アイドルグループHauptharmonieオタクのブログ。主にライブレポート。映画と本の感想も。

劇団クロジ第十五回公演『きんとと』感想

 8月24日から28日に劇団クロジ第15回公演『きんとと』を観に行ってきました。伊藤かな恵さんが初めて舞台に出るということで、全公演のチケットを入手して駆けつけました(どうしても外せない用事で1回見ることが出来なかったが初演と千秋楽はばっちり観れました)。

 

◯感想 

 舞台としては非常に重めのテーマを扱っていることを知った上で観劇致しましたが、覚悟していた以上に重かった(汗。ぶっちゃけ初観劇でこれはきつい!! ただ、重いだけではなくストーリーもしっかり作られていて楽しく観ることが出来ました。娼館での群像劇を通して娼婦、男娼達の人生模様が時に鮮やかに、時に残酷に描かれていました。

 進行しているストーリー(人間模様)が5つ以上あったので、初見では筋を追いかけるのに一杯一杯になっていたりしましたが、一つのステージだけでこの群像劇をまとめるのは舞台の仕掛けがしっかり考えぬかれていたからかと思いました。舞台の上に5つステージがあるような舞台装置を造り、照明の切り替えだけで話の筋が変わったことを端的に表すことができていました。照明の切り替えだけだと人の入れ替えをする手間も省けるし、視線が固定化されないので客が飽きないし僕も眠くならずに済みました(?)。

 

 本題の伊藤かな恵さんについてですが、かな恵さんは棗(ナツメ)という役で出演しており、ナツメは禿(かむろ)=遊女見習いの12歳!今年30歳になるかな恵さんがやるには年が離れすぎているのにも関わらずめちゃくちゃ12歳感あってビックリした。 
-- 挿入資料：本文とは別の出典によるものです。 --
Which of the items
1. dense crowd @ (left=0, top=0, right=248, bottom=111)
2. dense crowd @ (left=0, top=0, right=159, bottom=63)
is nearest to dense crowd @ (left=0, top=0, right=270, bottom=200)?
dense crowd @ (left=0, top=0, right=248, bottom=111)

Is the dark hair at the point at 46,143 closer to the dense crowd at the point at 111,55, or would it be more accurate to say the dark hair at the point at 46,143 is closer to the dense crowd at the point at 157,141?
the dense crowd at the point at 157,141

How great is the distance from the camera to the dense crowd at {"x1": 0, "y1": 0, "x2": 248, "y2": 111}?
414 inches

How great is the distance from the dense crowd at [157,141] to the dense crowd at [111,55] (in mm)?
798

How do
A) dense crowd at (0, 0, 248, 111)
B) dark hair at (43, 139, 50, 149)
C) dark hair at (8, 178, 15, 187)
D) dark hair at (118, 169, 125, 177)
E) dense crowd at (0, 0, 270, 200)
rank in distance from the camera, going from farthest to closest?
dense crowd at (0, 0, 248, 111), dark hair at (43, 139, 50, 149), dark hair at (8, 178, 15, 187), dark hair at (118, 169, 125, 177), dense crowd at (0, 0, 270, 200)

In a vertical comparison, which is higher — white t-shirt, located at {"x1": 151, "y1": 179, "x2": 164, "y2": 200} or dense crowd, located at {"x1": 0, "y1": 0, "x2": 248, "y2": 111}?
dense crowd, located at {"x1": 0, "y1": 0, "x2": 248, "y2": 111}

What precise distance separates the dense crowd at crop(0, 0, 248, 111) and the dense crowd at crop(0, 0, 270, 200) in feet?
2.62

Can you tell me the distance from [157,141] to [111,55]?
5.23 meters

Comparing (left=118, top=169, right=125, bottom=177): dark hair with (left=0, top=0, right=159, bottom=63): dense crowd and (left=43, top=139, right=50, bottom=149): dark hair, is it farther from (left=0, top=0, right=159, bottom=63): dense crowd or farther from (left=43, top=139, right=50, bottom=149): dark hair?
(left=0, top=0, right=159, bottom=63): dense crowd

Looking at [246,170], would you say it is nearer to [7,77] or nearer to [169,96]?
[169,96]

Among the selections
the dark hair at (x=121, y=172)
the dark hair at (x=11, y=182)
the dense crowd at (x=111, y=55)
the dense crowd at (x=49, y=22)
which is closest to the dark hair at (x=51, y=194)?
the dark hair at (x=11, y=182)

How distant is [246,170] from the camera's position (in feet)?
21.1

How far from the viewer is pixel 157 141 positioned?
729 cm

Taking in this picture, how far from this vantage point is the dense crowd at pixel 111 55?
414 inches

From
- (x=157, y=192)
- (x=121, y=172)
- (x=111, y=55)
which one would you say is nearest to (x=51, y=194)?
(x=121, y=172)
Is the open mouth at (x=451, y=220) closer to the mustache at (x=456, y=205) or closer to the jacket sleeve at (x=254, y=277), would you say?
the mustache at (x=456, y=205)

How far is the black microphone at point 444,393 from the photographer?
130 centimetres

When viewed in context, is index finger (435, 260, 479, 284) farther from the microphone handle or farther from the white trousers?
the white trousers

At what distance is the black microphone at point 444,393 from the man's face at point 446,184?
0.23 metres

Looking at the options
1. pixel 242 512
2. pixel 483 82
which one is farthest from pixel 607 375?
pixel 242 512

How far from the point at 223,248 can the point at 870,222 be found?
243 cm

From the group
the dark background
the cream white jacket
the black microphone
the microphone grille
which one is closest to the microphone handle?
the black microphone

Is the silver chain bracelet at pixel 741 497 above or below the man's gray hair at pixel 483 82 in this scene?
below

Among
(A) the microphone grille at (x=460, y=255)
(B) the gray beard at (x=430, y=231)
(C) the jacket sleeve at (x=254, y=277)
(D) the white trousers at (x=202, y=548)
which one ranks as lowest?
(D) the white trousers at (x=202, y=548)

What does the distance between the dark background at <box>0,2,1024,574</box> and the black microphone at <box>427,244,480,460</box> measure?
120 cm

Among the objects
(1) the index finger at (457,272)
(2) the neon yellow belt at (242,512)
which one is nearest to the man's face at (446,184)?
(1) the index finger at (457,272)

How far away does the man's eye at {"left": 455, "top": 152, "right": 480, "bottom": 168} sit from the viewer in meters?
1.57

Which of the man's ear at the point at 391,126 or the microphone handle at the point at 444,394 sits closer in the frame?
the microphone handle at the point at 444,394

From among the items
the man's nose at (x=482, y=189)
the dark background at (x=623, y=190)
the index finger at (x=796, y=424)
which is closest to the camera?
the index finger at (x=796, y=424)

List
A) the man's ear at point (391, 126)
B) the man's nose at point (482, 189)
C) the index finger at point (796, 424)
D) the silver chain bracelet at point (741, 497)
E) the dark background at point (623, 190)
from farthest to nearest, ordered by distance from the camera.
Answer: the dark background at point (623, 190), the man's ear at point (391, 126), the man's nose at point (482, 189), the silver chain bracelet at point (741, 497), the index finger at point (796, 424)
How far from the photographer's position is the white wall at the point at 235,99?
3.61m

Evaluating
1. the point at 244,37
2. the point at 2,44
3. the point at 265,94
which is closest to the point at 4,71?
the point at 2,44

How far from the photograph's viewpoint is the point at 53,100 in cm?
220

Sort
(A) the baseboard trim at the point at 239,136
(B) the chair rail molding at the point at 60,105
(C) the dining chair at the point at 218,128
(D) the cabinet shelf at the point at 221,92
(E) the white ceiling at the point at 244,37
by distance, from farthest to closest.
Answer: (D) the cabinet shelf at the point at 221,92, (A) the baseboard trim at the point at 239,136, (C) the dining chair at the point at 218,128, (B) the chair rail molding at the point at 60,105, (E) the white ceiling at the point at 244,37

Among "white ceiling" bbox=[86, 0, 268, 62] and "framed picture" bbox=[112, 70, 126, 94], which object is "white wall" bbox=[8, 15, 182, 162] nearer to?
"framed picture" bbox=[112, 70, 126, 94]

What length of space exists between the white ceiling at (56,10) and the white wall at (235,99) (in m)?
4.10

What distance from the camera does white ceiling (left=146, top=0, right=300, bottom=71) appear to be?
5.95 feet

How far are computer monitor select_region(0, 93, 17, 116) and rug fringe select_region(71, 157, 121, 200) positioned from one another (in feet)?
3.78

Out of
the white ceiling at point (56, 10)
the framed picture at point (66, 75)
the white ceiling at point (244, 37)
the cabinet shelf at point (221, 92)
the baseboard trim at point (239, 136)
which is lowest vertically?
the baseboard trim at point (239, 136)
 親に売られて娼館に来たばかりは娼婦がどういた商売なのかも分からず、綺麗な面だけを見て喜んでいるナツメは見ていて微笑ましかったのですが、徐々に大人っぽくなっていくナツメをしっかり演じておりました。あと、これ完全に個人的なことなんですけど、かな恵さんが食事をしているシーンをあんなにじっくり観ることが出来たのは何だか嬉しかった。連判したオタクの方から双眼鏡を借りて箸をどう持っているのかも見れた。ただ、次第に娼婦という商売の恐ろしさに気が付き、娼婦になることへの恐れが強まっていく様子を演じているのを観るのは正直辛いところがあった。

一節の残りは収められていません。